In one sentenceRule 65 governs how courts issue preliminary injunctions and temporary restraining orders, including notice, security, and what every such order must contain.

Full Text of Rule 65

Text sizeJump to: (a) (b) (c) (d) (e)

(a) Preliminary Injunction. —
(1) Notice. — The court may issue a preliminary injunction only on notice to the adverse party.
(2) Consolidating the Hearing with the Trial on the Merits. — Before or after beginning the hearing on a motion for a preliminary injunction, the court may advance the trial on the merits and consolidate it with the hearing. Even when consolidation is not ordered, evidence that is received on the motion and that would be admissible at trial becomes part of the trial record and need not be repeated at trial. But the court must preserve any party’s right to a jury trial.
(b) Temporary Restraining Order. —
(1) Issuing Without Notice. — The court may issue a temporary restraining order without written or oral notice to the adverse party or its attorney only if:
(A) specific facts in an affidavit or a verified complaint clearly show that immediate and irreparable injury, loss, or damage will result to the movant before the adverse party can be heard in opposition; and
(B) the movant’s attorney certifies in writing any efforts made to give notice and the reasons why it should not be required.
(2) Contents; Expiration. — Every temporary restraining order issued without notice must state the date and hour it was issued; describe the injury and state why it is irreparable; state why the order was issued without notice; and be promptly filed in the clerk’s office and entered in the record. The order expires at the time after entry — not to exceed 14 days — that the court sets, unless before that time the court, for good cause, extends it for a like period or the adverse party consents to a longer extension. The reasons for an extension must be entered in the record.
(3) Expediting the Preliminary-Injunction Hearing. — If the order is issued without notice, the motion for a preliminary injunction must be set for hearing at the earliest possible time, taking precedence over all other matters except hearings on older matters of the same character. At the hearing, the party who obtained the order must proceed with the motion; if the party does not, the court must dissolve the order.
(4) Motion to Dissolve. — On 2 days’ notice to the party who obtained the order without notice — or on shorter notice set by the court — the adverse party may appear and move to dissolve or modify the order. The court must then hear and decide the motion as promptly as justice requires.
(c) Security. — The court may issue a preliminary injunction or a temporary restraining order only if the movant gives security in an amount that the court considers proper to pay the costs and damages sustained by any party found to have been wrongfully enjoined or restrained.
(d) Contents and Scope of Every Injunction and Restraining Order. —
(1) Contents. — Every order granting an injunction and every restraining order must:
(A) state the reasons why it issued;
(B) state its terms specifically; and
(C) describe in reasonable detail — and not by referring to the complaint or other document — the act or acts restrained or required.
(2) Persons Bound. — The order binds only the following who receive actual notice of it by personal service or otherwise:
(A) the parties;
(B) the parties’ officers, agents, servants, employees, and attorneys; and
(C) other persons who are in active concert or participation with anyone described in Rule 65(d)(2)(A) or (B).
(e) When inapplicable. — This rule shall not apply to suits for divorce, alimony, separate maintenance, or custody of minors.

Amendment History

Added February 2, 2017, effective March 1, 2017.

Plain-English Summary

A preliminary injunction can only issue after the adverse party gets notice — there is no shortcut around that requirement. Because the evidence at a preliminary-injunction hearing often overlaps heavily with the evidence at trial, Rule 65 lets the court advance the trial on the merits and consolidate it with the injunction hearing, before or even after that hearing has started. Even without full consolidation, admissible evidence received at the hearing becomes part of the trial record and doesn’t need to be presented again later, though the court must still preserve any party’s right to a jury trial.
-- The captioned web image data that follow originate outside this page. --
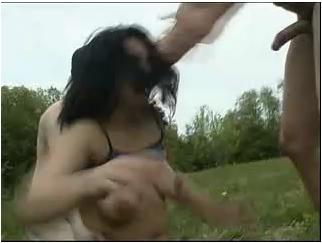 [Image: RapeSleepingGirlVZ039_cover.jpg]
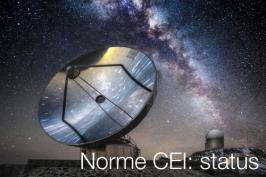 Norme CEI: Status 2018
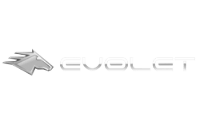 Evolet logo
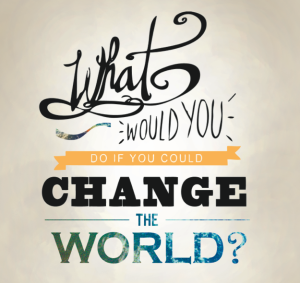 What would you do if you could change the world-screenshot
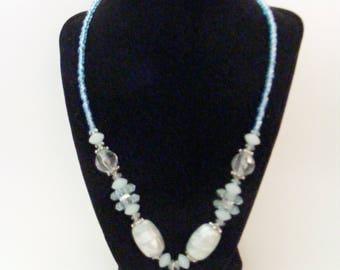Vintage Acrylic Beaded Aqua  Necklace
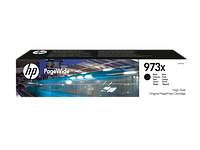 HP L0S07AE 973X Black Original PageWide  Cartridge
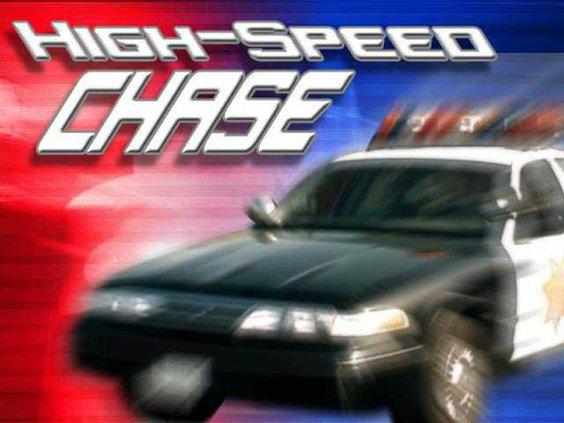 Crime HighSpeedChase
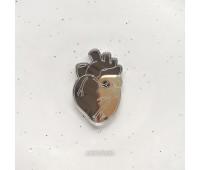 Брошь Сердце анатомическое зеркальное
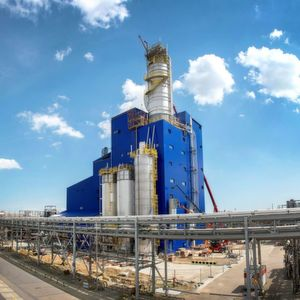 The PP extrusion line is expected to be in operation in the fourth quarter of 2017 on Sabic's Geleen site. The pilot plant is already on-stream.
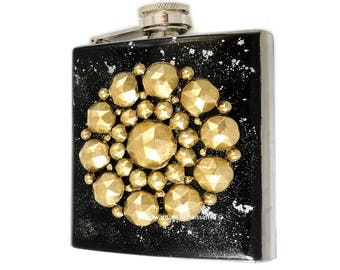 Faceted Medallion Geometric Flask Inlaid in Hand Painted Enamel Black with Silver Splash Design Custom Colors and Personalized Options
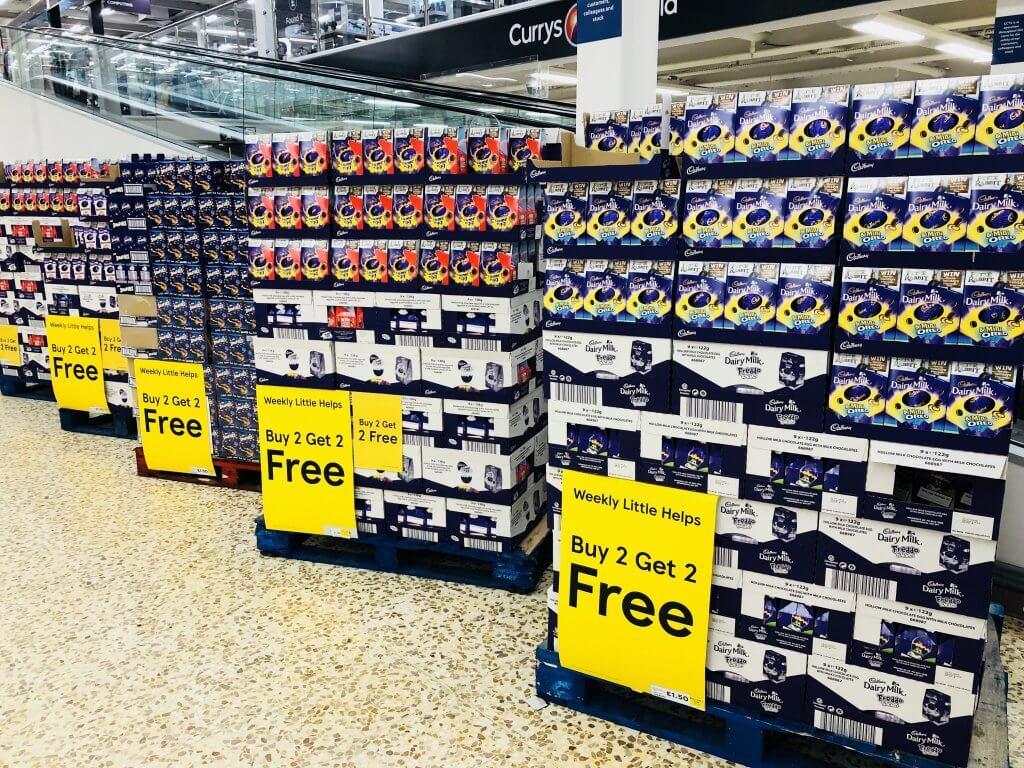 Pallets of bargain Easter eggs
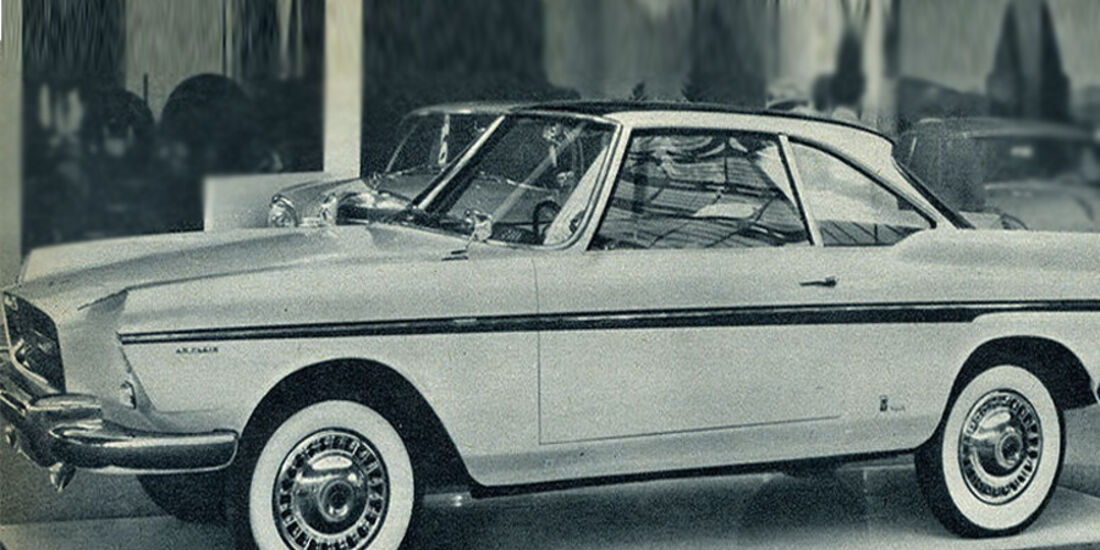 Fiat, 2300, IAA 1959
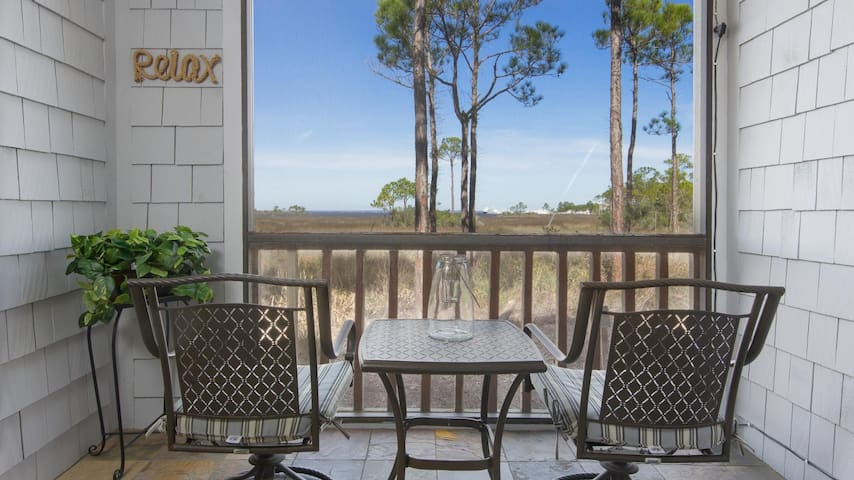 Bay View Villa, Sandestin Resort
A temporary restraining order works differently, because it can issue without notice to the other side at all — but only in narrow circumstances. The movant needs an affidavit or verified complaint showing specific facts that immediate and irreparable injury will happen before the adverse party can be heard, plus a written certification from the movant’s attorney about what notice efforts were made and why more notice shouldn’t be required. A TRO issued this way must spell out when it was issued, describe the injury and why it’s irreparable, and explain why notice was skipped; it expires within 14 days unless extended for good cause or by the adverse party’s consent, and the preliminary-injunction hearing must be set as soon as possible. The adverse party can also move to dissolve or modify the TRO on two days’ notice.

Whether it’s a TRO or a preliminary injunction, the movant has to post security to cover costs and damages if the order turns out to have been wrongful, and the order itself has to state why it issued, spell out its terms specifically, and describe the restrained or required acts in detail rather than by pointing back to the complaint. The order binds the parties, their officers, agents, and attorneys, and anyone else acting in concert with them who gets actual notice. One notable carve-out: Rule 65 does not apply to divorce, alimony, separate maintenance, or child custody cases.

Frequently Asked Questions

What is the difference between a TRO and a preliminary injunction?

A TRO can be issued quickly, sometimes without notice to the other side, to prevent immediate harm, and it lasts no more than 14 days unless extended. A preliminary injunction requires notice to the adverse party and is meant to hold the situation in place for a longer stretch, often through trial.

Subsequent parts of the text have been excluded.